List of tasks:
a – According to the GLP-1 side effects text, by how much did heart rate rise on average among clinical trial participants who had a change?
b – Please output the part of the GLP-1 side effects text that begins at the words "An increase in" and stops after "stop the medication.".
c – Write the next part of the GLP-1 side effects text, starting after its last sentence.

Text section:
# # # #
Should headaches become severe, persistent, or associated with vomiting or changes in vision, stop taking your medication and contact your healthcare provider. 


Like headaches, fatigue is a general, nonspecific side effect common to many medications. And like the case with headaches, one possible cause of fatigue when taking a GLP-1 is the change in your eating and drinking habits. As a result, to help prevent or treat feelings of fatigue, be sure to eat and drink enough throughout the day. Getting enough quality sleep can also help prevent and treat fatigue.

Less common side effects

Increased heart rate

An increase in your heart rate is one of the less common side effects of GLP-1 medications. On average, people who experienced a change in heart rate in clinical trials had an increase of 1–4 beats per minute (bpm) from their resting heart rate. You may or may not notice this small change unless you are checking your heart rate regularly, as was done in the studies. Some people may notice a larger increase in heart rate, closer to 10–20 bpm or more from their resting heart rate. Be sure to let your provider know if you are experiencing palpitations or a feeling of racing heartbeat while resting. If your heart rate goes up too much for too long, your provider may recommend that you stop the medication.

Facial swelling

Serious allergic reactions, like swelling of the face, lips, throat, or tongue can occur with GLP-1s. Other symptoms include problems breathing or swallowing, a severe rash or itching, feeling faint or dizzy, and a very rapid heartbeat.
# # # #
Dataset content:
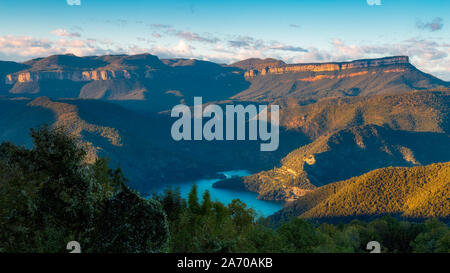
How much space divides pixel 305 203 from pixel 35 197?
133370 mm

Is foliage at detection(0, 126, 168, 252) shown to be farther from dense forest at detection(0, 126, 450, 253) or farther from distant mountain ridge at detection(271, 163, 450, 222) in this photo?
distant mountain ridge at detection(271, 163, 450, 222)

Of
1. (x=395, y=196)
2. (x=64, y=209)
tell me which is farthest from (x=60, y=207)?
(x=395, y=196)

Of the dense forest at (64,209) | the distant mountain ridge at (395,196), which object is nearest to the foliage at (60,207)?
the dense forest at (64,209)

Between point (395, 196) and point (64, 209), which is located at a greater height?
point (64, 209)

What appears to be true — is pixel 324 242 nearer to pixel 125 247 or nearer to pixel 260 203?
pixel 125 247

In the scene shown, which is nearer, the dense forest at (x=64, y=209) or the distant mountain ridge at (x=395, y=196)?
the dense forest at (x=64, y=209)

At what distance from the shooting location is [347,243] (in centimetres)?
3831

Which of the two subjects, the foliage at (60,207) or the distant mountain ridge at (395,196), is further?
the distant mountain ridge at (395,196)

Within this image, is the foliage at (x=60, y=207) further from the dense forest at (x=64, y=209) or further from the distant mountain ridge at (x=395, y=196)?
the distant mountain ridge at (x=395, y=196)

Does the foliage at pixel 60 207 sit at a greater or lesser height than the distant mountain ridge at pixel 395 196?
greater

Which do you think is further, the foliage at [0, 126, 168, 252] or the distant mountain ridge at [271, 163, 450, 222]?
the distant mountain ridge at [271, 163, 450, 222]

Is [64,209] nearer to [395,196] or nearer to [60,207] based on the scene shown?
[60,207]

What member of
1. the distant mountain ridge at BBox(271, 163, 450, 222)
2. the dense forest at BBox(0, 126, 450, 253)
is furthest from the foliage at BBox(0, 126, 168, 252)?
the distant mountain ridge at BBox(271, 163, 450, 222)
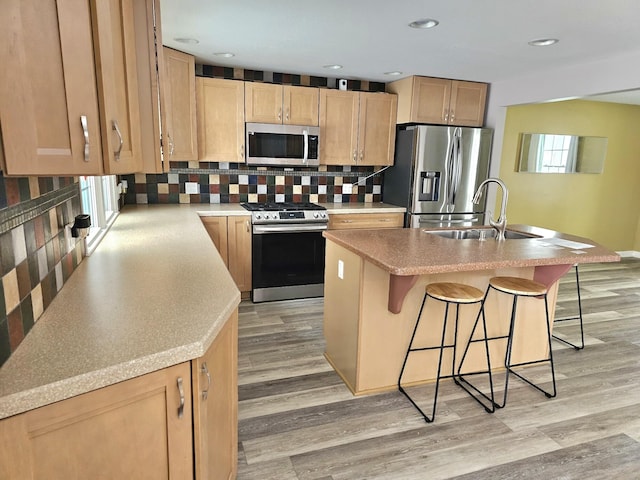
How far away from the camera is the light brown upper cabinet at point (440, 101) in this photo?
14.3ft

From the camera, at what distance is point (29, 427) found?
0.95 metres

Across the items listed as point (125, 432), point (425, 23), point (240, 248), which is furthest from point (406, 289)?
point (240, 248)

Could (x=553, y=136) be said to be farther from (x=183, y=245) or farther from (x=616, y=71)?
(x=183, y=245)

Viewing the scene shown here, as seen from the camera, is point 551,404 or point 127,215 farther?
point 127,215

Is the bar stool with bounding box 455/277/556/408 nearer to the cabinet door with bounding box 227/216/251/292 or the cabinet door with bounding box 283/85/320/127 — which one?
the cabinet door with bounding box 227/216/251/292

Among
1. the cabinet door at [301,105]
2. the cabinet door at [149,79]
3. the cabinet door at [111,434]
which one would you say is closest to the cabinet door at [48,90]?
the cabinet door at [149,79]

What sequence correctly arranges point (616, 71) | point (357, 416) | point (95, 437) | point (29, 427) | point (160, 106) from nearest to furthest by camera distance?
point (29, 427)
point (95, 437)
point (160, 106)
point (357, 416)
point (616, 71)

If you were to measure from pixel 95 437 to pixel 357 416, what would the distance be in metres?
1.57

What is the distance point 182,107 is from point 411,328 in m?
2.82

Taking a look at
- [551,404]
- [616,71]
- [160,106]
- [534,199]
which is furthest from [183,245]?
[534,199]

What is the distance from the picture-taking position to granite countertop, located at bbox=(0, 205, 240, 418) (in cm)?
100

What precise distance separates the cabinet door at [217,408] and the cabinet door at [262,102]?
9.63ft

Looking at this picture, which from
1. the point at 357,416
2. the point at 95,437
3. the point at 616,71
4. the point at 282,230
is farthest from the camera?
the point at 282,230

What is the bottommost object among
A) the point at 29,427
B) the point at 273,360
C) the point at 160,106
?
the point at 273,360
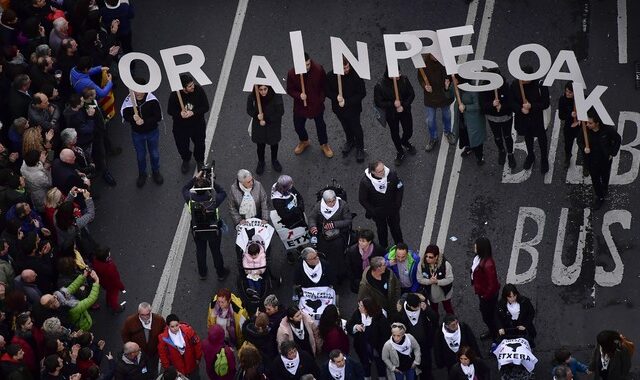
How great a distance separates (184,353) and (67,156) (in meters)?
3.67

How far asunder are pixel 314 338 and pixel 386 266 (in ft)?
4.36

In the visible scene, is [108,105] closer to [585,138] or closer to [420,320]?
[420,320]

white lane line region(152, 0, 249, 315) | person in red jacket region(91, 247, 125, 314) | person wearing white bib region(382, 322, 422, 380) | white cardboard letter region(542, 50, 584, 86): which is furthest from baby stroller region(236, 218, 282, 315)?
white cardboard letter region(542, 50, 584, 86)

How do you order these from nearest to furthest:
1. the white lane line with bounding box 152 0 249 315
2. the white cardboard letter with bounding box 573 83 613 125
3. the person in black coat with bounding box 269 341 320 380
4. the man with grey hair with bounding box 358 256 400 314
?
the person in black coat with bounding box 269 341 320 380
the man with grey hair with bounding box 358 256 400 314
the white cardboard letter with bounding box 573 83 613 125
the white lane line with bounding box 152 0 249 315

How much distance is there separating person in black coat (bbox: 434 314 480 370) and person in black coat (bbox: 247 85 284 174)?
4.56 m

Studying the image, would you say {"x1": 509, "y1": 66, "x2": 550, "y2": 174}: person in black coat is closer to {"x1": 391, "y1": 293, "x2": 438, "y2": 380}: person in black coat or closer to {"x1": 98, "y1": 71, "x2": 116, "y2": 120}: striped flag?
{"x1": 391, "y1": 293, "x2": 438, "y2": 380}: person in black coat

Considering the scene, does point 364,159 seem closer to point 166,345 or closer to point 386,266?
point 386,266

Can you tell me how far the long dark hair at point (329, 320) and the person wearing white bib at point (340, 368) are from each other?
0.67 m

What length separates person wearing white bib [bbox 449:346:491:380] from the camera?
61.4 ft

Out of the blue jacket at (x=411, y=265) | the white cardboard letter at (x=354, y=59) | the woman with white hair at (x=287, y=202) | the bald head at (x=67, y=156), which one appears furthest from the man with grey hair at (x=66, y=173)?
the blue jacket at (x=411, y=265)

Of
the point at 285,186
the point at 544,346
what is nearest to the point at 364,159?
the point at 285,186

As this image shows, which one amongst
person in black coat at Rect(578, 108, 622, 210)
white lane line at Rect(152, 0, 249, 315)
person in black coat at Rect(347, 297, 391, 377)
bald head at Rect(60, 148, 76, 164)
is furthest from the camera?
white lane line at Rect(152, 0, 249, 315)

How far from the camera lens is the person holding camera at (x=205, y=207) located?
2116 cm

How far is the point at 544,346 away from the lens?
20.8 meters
# # # #
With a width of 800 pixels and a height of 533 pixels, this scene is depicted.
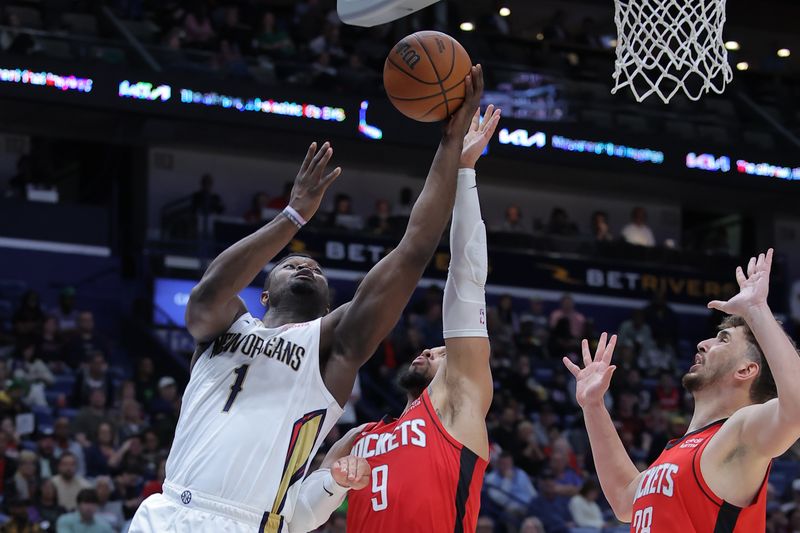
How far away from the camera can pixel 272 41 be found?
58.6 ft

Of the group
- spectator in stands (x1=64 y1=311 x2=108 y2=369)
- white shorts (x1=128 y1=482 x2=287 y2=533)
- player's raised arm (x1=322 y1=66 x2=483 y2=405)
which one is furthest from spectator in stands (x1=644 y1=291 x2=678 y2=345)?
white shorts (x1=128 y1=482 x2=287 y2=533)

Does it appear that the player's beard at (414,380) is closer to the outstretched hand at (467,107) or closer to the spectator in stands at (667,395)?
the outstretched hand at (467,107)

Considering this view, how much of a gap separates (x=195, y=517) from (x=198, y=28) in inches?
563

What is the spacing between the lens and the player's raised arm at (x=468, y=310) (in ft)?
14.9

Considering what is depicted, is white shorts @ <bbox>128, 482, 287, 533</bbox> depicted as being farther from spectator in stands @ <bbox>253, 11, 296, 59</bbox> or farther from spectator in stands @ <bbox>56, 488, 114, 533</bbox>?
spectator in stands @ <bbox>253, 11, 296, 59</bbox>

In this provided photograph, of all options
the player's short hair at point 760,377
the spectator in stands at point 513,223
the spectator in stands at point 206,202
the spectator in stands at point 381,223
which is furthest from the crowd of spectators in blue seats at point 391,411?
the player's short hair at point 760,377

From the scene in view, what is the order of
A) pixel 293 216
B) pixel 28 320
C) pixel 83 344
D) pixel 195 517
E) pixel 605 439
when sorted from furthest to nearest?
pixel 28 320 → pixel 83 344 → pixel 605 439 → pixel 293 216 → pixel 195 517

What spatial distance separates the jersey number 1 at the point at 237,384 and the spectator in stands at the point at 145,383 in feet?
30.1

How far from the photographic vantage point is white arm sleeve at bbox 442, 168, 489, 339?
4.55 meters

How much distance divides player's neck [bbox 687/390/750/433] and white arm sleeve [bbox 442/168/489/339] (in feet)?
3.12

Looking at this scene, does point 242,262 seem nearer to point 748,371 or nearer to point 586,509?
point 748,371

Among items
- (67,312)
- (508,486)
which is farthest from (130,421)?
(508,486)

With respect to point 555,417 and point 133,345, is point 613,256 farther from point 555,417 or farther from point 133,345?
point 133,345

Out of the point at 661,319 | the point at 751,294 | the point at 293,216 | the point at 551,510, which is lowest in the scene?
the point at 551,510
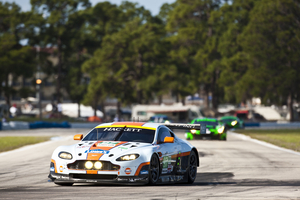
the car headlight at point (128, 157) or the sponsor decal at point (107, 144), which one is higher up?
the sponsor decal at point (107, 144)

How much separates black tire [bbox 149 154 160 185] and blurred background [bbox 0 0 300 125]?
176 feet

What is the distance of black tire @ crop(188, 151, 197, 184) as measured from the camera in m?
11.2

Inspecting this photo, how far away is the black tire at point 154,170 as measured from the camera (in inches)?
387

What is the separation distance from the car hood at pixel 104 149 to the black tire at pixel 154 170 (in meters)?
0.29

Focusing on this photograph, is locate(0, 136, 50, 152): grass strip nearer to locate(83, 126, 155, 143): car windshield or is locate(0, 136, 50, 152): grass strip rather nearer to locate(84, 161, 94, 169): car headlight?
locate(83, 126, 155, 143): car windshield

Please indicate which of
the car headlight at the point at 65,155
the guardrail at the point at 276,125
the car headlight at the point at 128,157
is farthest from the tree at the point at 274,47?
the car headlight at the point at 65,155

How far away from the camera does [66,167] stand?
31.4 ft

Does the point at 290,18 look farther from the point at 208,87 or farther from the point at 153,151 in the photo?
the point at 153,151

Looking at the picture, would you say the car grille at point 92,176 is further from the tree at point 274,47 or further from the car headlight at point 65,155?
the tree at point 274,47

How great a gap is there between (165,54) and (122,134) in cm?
# # # #
Exercise responses:
a – By 1–4 beats per minute (bpm) above their resting heart rate.

b –
An increase in your heart rate is one of the less common side effects of GLP-1 medications. On average, people who experienced a change in heart rate in clinical trials had an increase of 1–4 beats per minute (bpm) from their resting heart rate. You may or may not notice this small change unless you are checking your heart rate regularly, as was done in the studies. Some people may notice a larger increase in heart rate, closer to 10–20 bpm or more from their resting heart rate. Be sure to let your provider know if you are experiencing palpitations or a feeling of racing heartbeat while resting. If your heart rate goes up too much for too long, your provider may recommend that you stop the medication.

c –
If you develop any of these symptoms, stop using the medication and seek emergency medical care.

Depression or suicidal thoughts

In clinical trials for other weight management medications, some people reported feelings of depression, worsening depression, thoughts of harming oneself, or other unusual changes in mood or behavior. This could potentially happen with GLP-1s as well. If you or your loved ones notice you are showing any of these unusual changes in mood or behavior, stop the medication immediately and seek medical advice.

Yellowing of the skin or eyes

Gallbladder issues are a rare, but potentially serious side effect of GLP-1s. Your gallbladder is a small organ in your abdomen that stores and releases bile to help with fat digestion. If you are developing a gallbladder problem, you may notice that your skin and the whites of your eyes are taking on a yellowish color—the medical term for this is jaundice. You may also experience upper abdominal pain, fever, and clay-colored stools. If you experience any of these symptoms, stop using the medication and contact your healthcare provider.

When to seek in-person care

Severe or urgent side effects tend to be quite uncommon with GLP-1s. However, it’s worth knowing what to watch for and what signs should lead you to seek in-person medical care.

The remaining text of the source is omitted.